Bucharest, December 14, 2015/Independent Balkan News Agency
By Irina Stoica
Romania has just got a better rating outlook from Moody’s Investors Service. From “stable”, it was rated “positive”, so the country’s sovereign rating is now at Baa3 (investment grade), the Public Finance Ministry announced.
“The key drivers for changing the outlook on Romania’s ratings are the country’s significant progress in correcting its macroeconomic imbalances, reducing the economy’s vulnerability to external shocks and paving the way for robust economic growth. Romania’s sizeable fiscal adjustment in the recent years also led to a significant reduction of the government’s fiscal deficit and contributing to a stabilization of the government’s debt-to-GDP ratio”, according to Moody’s.
As for the future, the agency puts its money on an economic recovery gaining further momentum in 2016, thanks to a robust expansion of private consumption and investment as well as solid public consumption growth, which will allow real GDP growth to accelerate to 4.1 pct in 2016, from 3.5 pct in 2015. The agency also notes in this context that Romania’s medium-term growth outlook is more favorable than many of its peers, including Bulgaria, Spain, Azerbaijan, Portugal or Hungary.

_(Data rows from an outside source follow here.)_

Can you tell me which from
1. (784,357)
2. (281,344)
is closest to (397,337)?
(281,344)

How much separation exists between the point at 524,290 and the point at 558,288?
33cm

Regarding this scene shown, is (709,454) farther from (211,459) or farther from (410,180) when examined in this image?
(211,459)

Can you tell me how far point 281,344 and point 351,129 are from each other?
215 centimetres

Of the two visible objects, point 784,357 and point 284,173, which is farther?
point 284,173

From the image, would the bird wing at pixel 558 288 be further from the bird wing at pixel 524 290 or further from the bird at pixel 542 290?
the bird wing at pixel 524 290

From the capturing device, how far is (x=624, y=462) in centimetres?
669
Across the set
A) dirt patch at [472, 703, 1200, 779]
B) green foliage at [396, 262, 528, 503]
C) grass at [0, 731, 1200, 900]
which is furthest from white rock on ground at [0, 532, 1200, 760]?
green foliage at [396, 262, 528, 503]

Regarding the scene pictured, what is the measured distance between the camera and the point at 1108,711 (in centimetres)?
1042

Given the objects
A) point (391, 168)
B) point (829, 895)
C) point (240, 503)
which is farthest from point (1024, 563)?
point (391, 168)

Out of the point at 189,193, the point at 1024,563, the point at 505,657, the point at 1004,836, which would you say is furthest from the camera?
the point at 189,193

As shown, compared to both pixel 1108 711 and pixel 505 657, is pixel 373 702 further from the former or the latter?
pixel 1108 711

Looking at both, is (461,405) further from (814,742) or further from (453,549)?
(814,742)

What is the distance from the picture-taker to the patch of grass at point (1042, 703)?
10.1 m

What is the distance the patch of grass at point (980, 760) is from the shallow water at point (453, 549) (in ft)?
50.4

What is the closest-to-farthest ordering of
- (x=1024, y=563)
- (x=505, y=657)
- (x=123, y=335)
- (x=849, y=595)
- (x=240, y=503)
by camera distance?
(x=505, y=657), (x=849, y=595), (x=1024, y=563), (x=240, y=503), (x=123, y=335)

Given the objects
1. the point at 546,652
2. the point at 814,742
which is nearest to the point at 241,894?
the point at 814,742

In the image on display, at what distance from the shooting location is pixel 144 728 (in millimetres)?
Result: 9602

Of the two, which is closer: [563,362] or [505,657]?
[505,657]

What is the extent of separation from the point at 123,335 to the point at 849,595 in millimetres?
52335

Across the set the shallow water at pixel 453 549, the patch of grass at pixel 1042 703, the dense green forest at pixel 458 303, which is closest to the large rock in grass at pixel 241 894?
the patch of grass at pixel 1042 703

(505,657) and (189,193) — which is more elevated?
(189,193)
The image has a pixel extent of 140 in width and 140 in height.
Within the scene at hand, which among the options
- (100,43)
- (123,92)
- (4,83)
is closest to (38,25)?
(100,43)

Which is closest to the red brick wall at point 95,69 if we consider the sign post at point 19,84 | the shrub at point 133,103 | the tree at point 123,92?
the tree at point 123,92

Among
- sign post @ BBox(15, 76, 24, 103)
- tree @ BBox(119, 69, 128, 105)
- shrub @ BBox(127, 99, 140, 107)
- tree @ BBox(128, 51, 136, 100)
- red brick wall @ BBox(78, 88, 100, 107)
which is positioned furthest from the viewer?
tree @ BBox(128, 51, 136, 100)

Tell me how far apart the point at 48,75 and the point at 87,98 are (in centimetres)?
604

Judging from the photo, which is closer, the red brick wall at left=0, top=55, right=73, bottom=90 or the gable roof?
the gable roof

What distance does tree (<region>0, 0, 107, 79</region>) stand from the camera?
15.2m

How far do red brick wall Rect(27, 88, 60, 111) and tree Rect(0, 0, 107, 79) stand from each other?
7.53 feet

Moody’s also expects Romania’s debt level to decline to 39.4 pct of GDP in 2015 (from 39.9 pct in 2014). The rating agency expects that continued integration with the European Union will contribute to improvements in Romania’s institutional framework and capacity. In August this year, Fitch Ratings affirmed Romania’s long-term foreign and local currency Issuer Default Ratings (IDR) at ‘BBB-‘ and ‘BBB’, with stable outlook.
Two months later, in early October, Standard & Poor’s Ratings Services affirmed Romania’s sovereign credit ratings at BBB-/Stable/A-3.